Segment Start: Source material
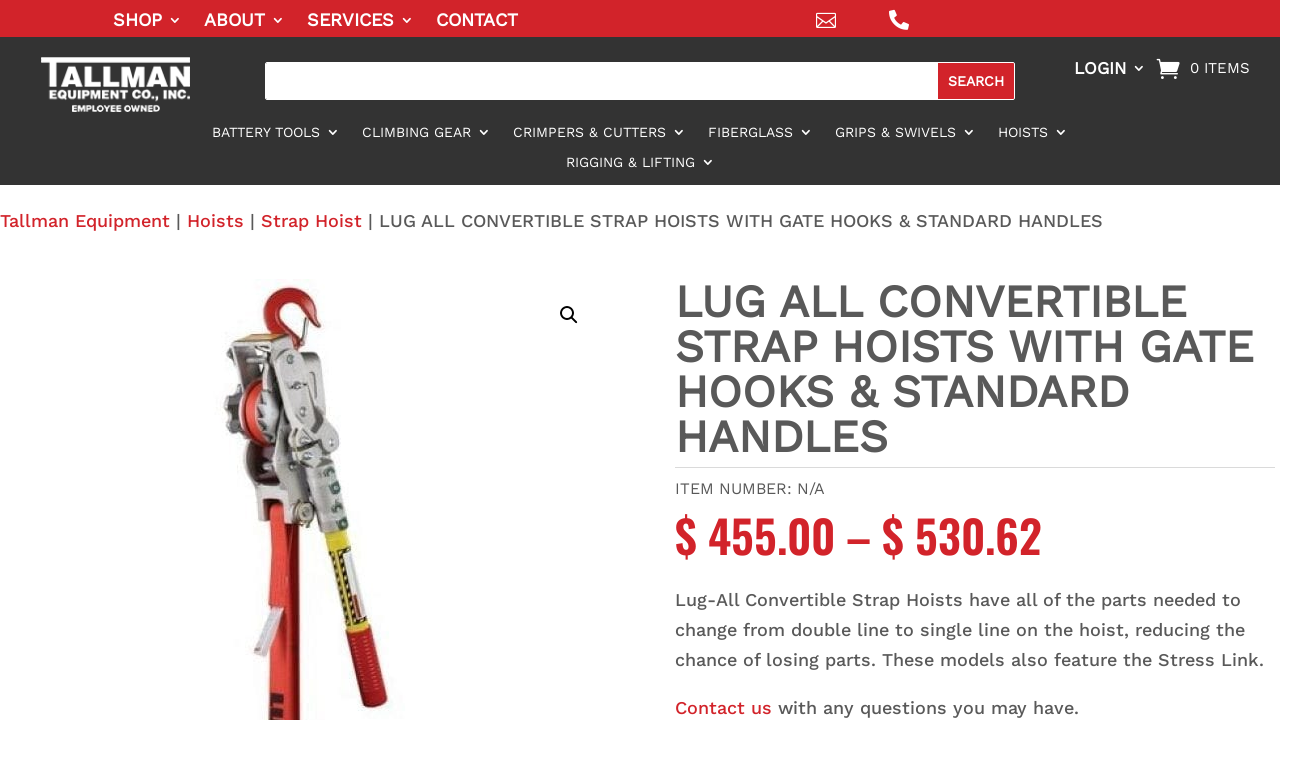

--- FILE ---
content_type: text/css; charset=utf-8
request_url: https://tallmanequipment.com/wp-content/cache/min/1/wp-content/plugins/woo-shipperhq/assets/css/shipperhq-styles.css?ver=1768939019
body_size: 134
content:
/*
 * ShipperHQ
 *
 * @category ShipperHQ
 * @package wordpress
 * @copyright Copyright (c) 2022 Zowta LTD and Zowta LLC (http://www.ShipperHQ.com)
 * @license http://opensource.org/licenses/osl-3.0.php Open Software License (OSL 3.0)
 * @author ShipperHQ Team sales@shipperhq.com
 */
 .shipperhq-method-description{font-size:small;display:block}

--- FILE ---
content_type: text/css; charset=utf-8
request_url: https://tallmanequipment.com/wp-content/cache/min/1/wp-content/plugins/slimcd-payment-gateway/assets/styles/style.css?ver=1768939019
body_size: 120
content:
form.checkout .slimcd_payment_options label.radio{display:inline-block;margin-right:5px}form#order_review .slimcd_payment_options label.radio{display:inline-block;margin-right:5px}form.checkout .slimcd_payment_options label{display:inline-block}form#order_review .slimcd_payment_options label{display:inline-block}.text-danger{color:#dc3545}input[type="submit"]:disabled,button:disabled{border:1px solid #999;background-color:#ccc;color:#666}.slimcdPaymentDisclaimer{display:none}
Segment End: Source material
### Instructions for the task
Return each line of the material exactly as written; exclude the pictures.

### Solved problem
--- FILE ---
content_type: text/css; charset=utf-8
request_url: https://tallmanequipment.com/wp-content/cache/min/1/wp-content/plugins/woo-shipperhq/assets/css/shipperhq-styles.css?ver=1768939019
body_size: 134
content:
/*
 * ShipperHQ
 *
 * @category ShipperHQ
 * @package wordpress
 * @copyright Copyright (c) 2022 Zowta LTD and Zowta LLC (http://www.ShipperHQ.com)
 * @license http://opensource.org/licenses/osl-3.0.php Open Software License (OSL 3.0)
 * @author ShipperHQ Team sales@shipperhq.com
 */
 .shipperhq-method-description{font-size:small;display:block}

--- FILE ---
content_type: text/css; charset=utf-8
request_url: https://tallmanequipment.com/wp-content/cache/min/1/wp-content/plugins/slimcd-payment-gateway/assets/styles/style.css?ver=1768939019
body_size: 120
content:
form.checkout .slimcd_payment_options label.radio{display:inline-block;margin-right:5px}form#order_review .slimcd_payment_options label.radio{display:inline-block;margin-right:5px}form.checkout .slimcd_payment_options label{display:inline-block}form#order_review .slimcd_payment_options label{display:inline-block}.text-danger{color:#dc3545}input[type="submit"]:disabled,button:disabled{border:1px solid #999;background-color:#ccc;color:#666}.slimcdPaymentDisclaimer{display:none}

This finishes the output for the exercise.